Excerpt to read

────────────────────

RIPLEY • First Monday Trade Days in Ripley has not missed a month of operation since the flea market opened in 1893 until COVID-19 concerns shut down the April market earlier this month. The May market will be this weekend, and owners are taking extra precautions to keep patrons, vendors, and employees safe.
Vice President Allison Windham said that First Monday would be following CDC guidelines for mass gatherings. Employees will give material stating the recommendations to patrons as they arrive, and large signs placed in the aisles will display the CDC guidelines as well.
Trader's Inn restaurant will be curbside only, offering hamburgers and hot dogs for customers to carry with them around the market. People will not be allowed to sit and eat at outside tables during the flea market.
"All staff will be wearing masks, and we have asked the vendors to please wear a mask and to use hand sanitizer. Don't let people in your booth, don't let people pick up things, and put items in bags for customers," said Allison Windham.
The flea market has ordered hand sanitizer from Cathead Distillery out of Jackson, and staff members who typically work in the restaurant will be walking the aisles dispensing the sanitizer to those who need it.
"With the restaurant closed, we will not require as much staff, but we wanted to work as many people as we can," said co-owner Jerry Windham. "We are going to have the rest of the staff issue hand sanitizer. I think we're going to offer a much safer environment having people out in the aisles with the spray sanitizer. The average person should get sanitized three to four times just based on the traffic flow that we've seen."
The flea market originally planned to stay closed in May but changed those plans after a national press briefing last week featured a lab study indicating that sunlight and heat can kill the virus. The study, conducted by the Department of Homeland Security, stated that "increased temperature, humidity, and sunlight are detrimental to SARS-CoV-2 (COVID-19) in saliva droplets on surfaces and in the air." According to the laboratory results, at 70 - 75 degrees and 80 percent humidity, the virus has a half-life of two minutes.

────────────────────

Exercise A
Update the part of the flea market article between "The flea market originally" and "of two minutes.", inclusive, so that "sunlight" reads "UV light" everywhere it appears.
Exercise B
According to the flea market article, where did the market order its hand sanitizer from?
Exercise C
Resume the flea market article from where it stops.
The rows after this are separate material and have nothing to do with the flea market article.

Listed entries
────────────────────

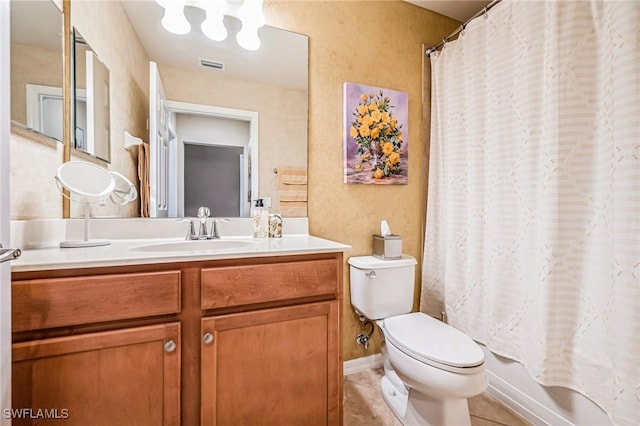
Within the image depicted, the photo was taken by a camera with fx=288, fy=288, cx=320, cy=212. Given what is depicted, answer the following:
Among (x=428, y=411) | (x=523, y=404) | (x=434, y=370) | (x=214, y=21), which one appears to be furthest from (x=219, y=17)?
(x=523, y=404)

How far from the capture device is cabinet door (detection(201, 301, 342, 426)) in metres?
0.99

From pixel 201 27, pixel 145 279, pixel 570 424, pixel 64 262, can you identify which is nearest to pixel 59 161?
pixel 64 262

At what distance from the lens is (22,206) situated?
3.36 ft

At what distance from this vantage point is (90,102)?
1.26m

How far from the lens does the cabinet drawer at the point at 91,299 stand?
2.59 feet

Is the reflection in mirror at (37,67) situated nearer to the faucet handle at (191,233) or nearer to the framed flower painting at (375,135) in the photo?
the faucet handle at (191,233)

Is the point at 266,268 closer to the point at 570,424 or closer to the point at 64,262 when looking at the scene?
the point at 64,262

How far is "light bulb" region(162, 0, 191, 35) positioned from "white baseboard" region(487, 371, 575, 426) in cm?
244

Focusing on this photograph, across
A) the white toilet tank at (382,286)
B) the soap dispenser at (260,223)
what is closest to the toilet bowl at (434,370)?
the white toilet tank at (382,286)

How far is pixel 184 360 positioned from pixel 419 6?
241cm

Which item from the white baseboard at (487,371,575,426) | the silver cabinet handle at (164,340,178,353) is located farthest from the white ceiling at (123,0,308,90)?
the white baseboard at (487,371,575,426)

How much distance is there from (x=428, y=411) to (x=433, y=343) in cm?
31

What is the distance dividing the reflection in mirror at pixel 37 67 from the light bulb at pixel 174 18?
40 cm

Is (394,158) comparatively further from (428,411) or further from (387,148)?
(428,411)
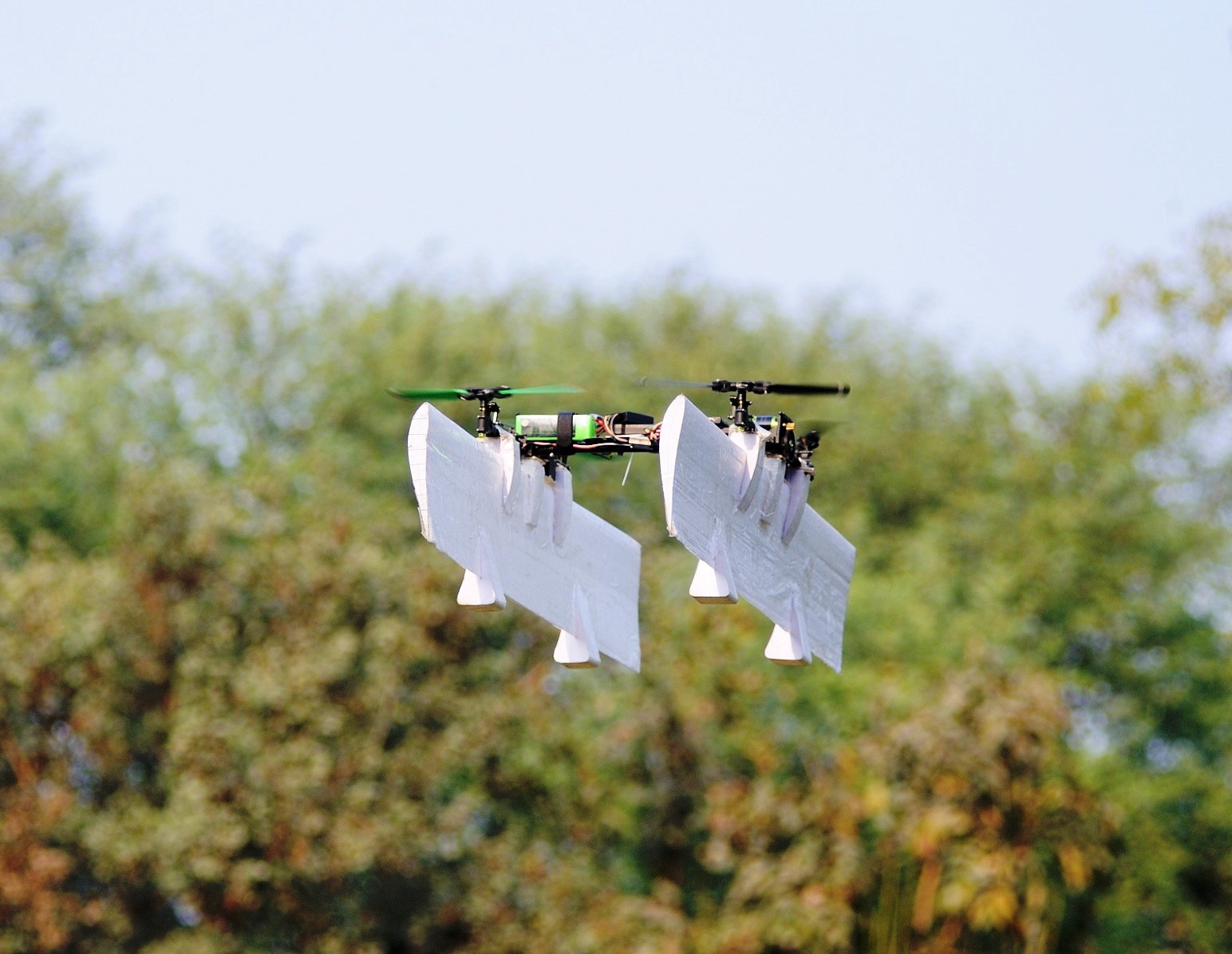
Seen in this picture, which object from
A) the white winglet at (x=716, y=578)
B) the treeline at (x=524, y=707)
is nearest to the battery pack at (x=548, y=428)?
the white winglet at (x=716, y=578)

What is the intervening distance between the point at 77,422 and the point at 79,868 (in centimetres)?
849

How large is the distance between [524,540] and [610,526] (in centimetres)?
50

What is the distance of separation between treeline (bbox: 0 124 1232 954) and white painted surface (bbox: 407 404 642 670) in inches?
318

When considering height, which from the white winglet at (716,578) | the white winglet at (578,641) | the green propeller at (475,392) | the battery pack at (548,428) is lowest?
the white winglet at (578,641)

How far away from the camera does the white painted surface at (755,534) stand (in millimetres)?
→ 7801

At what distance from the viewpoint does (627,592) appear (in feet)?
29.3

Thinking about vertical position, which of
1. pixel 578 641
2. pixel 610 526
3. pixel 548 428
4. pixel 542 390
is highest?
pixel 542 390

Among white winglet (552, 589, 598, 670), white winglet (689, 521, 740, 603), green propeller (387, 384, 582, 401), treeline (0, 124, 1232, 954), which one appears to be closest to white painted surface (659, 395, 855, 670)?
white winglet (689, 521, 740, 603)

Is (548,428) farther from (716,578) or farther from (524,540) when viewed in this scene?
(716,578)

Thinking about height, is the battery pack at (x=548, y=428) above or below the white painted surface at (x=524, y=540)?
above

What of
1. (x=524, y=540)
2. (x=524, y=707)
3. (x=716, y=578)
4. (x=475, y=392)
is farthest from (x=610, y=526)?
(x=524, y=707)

────────────────────

Your response A
The flea market originally planned to stay closed in May but changed those plans after a national press briefing last week featured a lab study indicating that UV light and heat can kill the virus. The study, conducted by the Department of Homeland Security, stated that "increased temperature, humidity, and UV light are detrimental to SARS-CoV-2 (COVID-19) in saliva droplets on surfaces and in the air." According to the laboratory results, at 70 - 75 degrees and 80 percent humidity, the virus has a half-life of two minutes.

Your response B
Cathead Distillery out of Jackson.

Your response C
The forecast calls for sunny skies with temperatures in the mid-80s this weekend.
The governor's initiative to reopen retail businesses this week also contributed to First Monday's decision to proceed with the May market.
"Small business retail helps draw people out of the big box stores because that's where people are congregating. First Monday has a bunch of small businesses. Booths are 20 feet apart, in 25-foot wide rows, and we're on 52 acres of ground which should provide for plenty of social distancing," continued Jerry Windham.
"The governor stated that providing food and shelter for your family is a pretty essential business, too. We did shut down for April. That would have been our largest market of the year, according to our records. That was 18 to 20 percent of our total annual revenue. First Monday is economically important for the families that work there and for the vendors that go there. I think it's important to all the customers that depend on it as well."
The Windhams don't expect a huge crowd this weekend. They ask those who are sick, who are in a high-risk group, or care for those in a high-risk group to "sit this one out."
"We want everyone to stay safe. If you feel like your at risk in any way, stay away. We will miss you, but we'll see you on the other side. But those that are stir crazy and wanting to do something, we're trying to offer the safest environment to do that. We want anybody that's in that vulnerable population to stay home. We love you, but we'll see you later. Stay safe and healthy. That's the big thing."